Extracted data entries:
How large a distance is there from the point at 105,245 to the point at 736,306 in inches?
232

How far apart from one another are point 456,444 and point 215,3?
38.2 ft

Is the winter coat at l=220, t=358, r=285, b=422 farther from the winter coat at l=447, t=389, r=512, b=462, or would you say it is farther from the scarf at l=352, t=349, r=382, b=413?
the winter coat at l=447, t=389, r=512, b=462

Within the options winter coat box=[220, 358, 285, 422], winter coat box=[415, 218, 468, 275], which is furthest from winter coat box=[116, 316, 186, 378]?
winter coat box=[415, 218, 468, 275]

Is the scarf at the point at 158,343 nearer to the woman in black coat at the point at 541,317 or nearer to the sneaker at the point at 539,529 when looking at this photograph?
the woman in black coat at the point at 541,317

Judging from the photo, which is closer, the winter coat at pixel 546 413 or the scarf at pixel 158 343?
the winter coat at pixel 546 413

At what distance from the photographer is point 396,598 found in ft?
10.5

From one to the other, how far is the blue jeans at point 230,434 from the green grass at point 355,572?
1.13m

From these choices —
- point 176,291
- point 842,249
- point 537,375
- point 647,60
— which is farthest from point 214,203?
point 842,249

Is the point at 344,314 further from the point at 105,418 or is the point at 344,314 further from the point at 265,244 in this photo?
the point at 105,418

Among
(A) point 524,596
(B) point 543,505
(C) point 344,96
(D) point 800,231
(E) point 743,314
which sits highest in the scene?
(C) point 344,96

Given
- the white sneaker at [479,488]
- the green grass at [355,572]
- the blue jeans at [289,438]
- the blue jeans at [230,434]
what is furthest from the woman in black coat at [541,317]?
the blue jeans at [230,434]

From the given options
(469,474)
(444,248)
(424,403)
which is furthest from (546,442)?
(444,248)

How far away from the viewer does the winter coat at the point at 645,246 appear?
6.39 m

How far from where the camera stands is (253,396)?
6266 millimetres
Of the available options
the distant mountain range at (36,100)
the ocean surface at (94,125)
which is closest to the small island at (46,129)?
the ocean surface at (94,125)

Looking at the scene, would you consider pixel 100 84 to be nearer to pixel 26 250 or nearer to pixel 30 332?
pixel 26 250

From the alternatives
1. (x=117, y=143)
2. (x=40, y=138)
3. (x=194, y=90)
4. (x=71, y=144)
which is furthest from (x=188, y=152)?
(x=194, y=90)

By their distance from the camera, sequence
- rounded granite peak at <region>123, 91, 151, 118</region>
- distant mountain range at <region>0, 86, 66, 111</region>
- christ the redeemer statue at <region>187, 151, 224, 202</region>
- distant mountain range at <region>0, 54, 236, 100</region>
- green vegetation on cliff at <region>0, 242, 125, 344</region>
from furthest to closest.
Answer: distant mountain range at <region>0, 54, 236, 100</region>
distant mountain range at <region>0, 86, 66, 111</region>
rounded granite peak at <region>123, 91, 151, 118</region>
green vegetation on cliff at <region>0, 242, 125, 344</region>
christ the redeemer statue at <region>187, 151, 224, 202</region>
...
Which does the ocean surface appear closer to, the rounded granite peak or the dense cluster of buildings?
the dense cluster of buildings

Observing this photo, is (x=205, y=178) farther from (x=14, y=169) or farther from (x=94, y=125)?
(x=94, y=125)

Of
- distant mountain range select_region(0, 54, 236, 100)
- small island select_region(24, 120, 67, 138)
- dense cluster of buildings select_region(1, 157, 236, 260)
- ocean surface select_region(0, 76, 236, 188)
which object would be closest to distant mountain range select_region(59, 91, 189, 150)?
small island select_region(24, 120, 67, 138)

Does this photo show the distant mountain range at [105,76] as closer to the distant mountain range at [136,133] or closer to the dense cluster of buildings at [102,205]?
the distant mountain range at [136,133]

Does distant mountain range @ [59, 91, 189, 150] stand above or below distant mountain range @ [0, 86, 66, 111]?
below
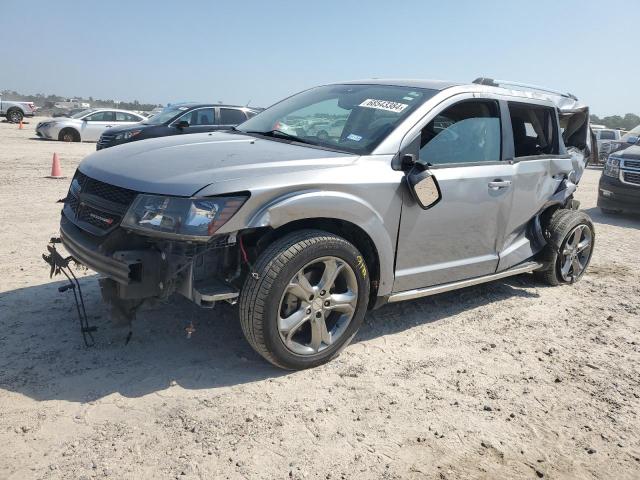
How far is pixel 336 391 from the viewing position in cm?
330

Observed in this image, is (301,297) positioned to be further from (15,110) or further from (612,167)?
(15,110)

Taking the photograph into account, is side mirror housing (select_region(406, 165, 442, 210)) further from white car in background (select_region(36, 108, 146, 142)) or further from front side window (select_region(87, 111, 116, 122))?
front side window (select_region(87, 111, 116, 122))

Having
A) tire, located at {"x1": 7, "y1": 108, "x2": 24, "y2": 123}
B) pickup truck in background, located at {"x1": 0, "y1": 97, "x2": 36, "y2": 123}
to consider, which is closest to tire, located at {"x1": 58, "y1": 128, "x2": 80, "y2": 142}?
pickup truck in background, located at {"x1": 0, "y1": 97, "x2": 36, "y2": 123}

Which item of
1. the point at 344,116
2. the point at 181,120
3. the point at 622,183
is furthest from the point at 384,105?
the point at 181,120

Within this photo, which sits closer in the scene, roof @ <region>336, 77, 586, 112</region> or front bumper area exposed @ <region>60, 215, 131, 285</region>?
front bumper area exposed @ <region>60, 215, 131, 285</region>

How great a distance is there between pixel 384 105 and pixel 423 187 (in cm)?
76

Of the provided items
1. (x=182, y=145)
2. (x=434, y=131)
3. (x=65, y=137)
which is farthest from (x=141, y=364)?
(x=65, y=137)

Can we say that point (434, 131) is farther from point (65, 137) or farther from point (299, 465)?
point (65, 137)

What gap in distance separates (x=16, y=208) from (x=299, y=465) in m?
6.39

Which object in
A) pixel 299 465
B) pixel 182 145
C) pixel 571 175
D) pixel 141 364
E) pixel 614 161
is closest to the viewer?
==
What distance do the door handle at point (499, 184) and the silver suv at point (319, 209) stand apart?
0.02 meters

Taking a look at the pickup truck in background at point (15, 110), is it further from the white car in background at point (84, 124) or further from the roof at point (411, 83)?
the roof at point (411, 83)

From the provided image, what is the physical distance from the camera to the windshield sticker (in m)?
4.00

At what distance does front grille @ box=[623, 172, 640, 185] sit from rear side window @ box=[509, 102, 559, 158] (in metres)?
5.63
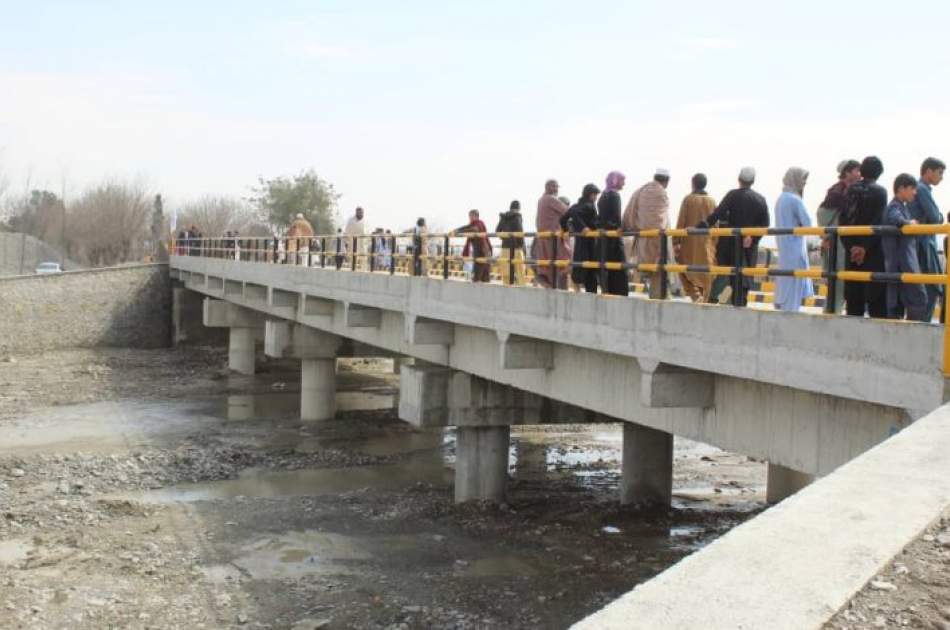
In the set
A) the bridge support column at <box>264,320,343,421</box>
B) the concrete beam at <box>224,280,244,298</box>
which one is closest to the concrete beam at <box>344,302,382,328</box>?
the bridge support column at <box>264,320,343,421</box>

*What is required:* Show every line above that contains the string "window", treating uppercase and lowercase as different.

*Completed exercise:*
Taking the photograph into account, is side mirror housing (select_region(406, 165, 442, 210)) further from white car in background (select_region(36, 108, 146, 142)) or further from front side window (select_region(87, 111, 116, 122))?
front side window (select_region(87, 111, 116, 122))
At what distance does front grille @ box=[623, 172, 640, 185] sit from rear side window @ box=[509, 102, 559, 158] (in metres)?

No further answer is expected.